An analysis of Manchester United full-backs Luke Shaw and Aaron Wan-Bissaka
As Luke Shaw whipped in a cross from the left only for Aaron Wan-Bissaka to meet it and score the first goal for Manchester United against Southampton, you could almost feel they had come a full circle. It’s no secret that Manchester United have performed much better than people have grown to expect of them.
They have produced performances with a swagger that has made them title challengers after almost close to a decade. While the usual names of Bruno Fernandes and Marcus Rashford deserve their share of plaudits, it’s the duo of Luke Shaw and Aaron Wan-Bissaka that has actually been standout.
For a long period in the league, Manchester United did not have full-backs like their rivals. Manchester City boasted of Kyle Walker and Benjamin Mendy while Liverpool probably had the best full-back duo in the world – Andy Robertson and Trent Alexander-Arnold.
It was evident in their style of play that they were not using the full width of the pitch in their attacks. A bulk of their attacking endeavors had to be carried by forwards alone.

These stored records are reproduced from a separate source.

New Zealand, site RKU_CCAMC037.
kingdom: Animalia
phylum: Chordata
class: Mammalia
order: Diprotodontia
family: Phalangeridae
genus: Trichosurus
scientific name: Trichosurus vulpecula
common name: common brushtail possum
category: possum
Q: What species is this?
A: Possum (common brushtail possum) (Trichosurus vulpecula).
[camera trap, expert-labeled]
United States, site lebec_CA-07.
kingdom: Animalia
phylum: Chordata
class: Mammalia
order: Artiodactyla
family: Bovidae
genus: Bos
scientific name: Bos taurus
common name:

However, after the addition of Aaron Wan-Bissaka in 2019, Manchester United had a decent right-back to pair up with Shaw, but the latter was still suffering from niggling injuries. So what has changed this season, so much so that Shaw and Wan-Bissaka have been two of the league’s standout full-backs?
A comparison of the current season and last season
Aaron Wan-Bissaka came to United as one of the best young defenders in the league. He has mostly lived up to that billing as he has shown that he is one of the best one-vs-one defenders in terms of tackling and intercepting the opposition forwards. His long legs allow for the defender to sweep in and take the ball without committing a foul.
The jury was however out on the fact that he lacked any sort of attacking skills that are identified with modern full-backs. He lacked the urge to go forward. In the rare occasions that he did, his output left way too much to be desired. His crossing was non-existent while he struggled to find players in the final third with his passes.
This season though, it seems like he has gone through a transformation. He looks more comfortable on the ball and has been seen venturing forward on more occasions.
More than anything, he is looking to get into the central areas and provide another option. He has scored the first two goals of his career this season, while also chipping in with assists. His crossing has looked much better as he seems to have found a nice improvement curve.
Luke Shaw’s case has been a bit different though. The former Southampton man was always identified as an attacking option but it was his ability to deliver on a more consistent basis that was holding him back. Shaw has come a long way since his double leg fracture in 2015 and his tiff with Mourinho.
The stocky full-back was struggling with fitness and injury issues over the last few seasons. However, it was the addition of Alex Telles this season that really sparked something in Shaw. He has gone on to make the left-back spot his own, with Telles becoming a second option.
Shaw has looked convincing going forward and has been piling in those dangerous crosses. His efforts have not been in vain, with his teammates finding themselves at the end of those goal-scoring chances. Another aspect is his defending and how good he has become. United’s game against Liverpool in the league is a prime example.
A comparison with Andy Robertson and Trent Alexander-Arnold
While the Premier League is home to many quality full-backs, the aforementioned duo from Liverpool have been the standout ones. They have been the most prolific in their position over the last two seasons and were lynchpins of the side that won the Champions League and Premier League.
First, we compare Shaw (19 apps.) and Robertson (23 apps.) in the league.
It’s clear that Robertson still holds some edge over Shaw in terms of the parameters related to passing but what one needs to see is how good Shaw has been in defence. He almost betters Robertson in most defensive aspects. This just shows how far Shaw has come from his days under Louis Van Gaal.
Next is the comparison between Wan-Bissaka (21 apps.) and Alexander-Arnold (21 apps).
As expected Wan-Bissaka doesn’t exactly trump Arnold in the passing parameters but he does get close for a player whose passing isn’t his strongest suit. A look at the defensive parameters clearly pushes Wan-Bissaka as a much better performer.
Solskjaer’s work with Shaw and Wan-Bissaka needs to be appreciated
The Manchester United manager quite often does not get praise for the work he has done with this group of players. While they looked like a disjoint group of individuals earlier, now they look more of a cohesive unit who want to fight for their place in the side. The way he has handled Shaw and Wan-Bissaka behind the scenes to improve their respective games needs to be appreciated.
He has pushed Wan-Bissaka to be more clinical in the final third, urging him to push forward and put in those final balls. For Shaw, it was more about getting his head straight.
He has made Shaw more consistent and hasn’t pushed him under the bus after a bad performance. After years, Manchester United can say they have Premier League quality full-backs. It is showing with each passing performance. They are well on par with the best in the league.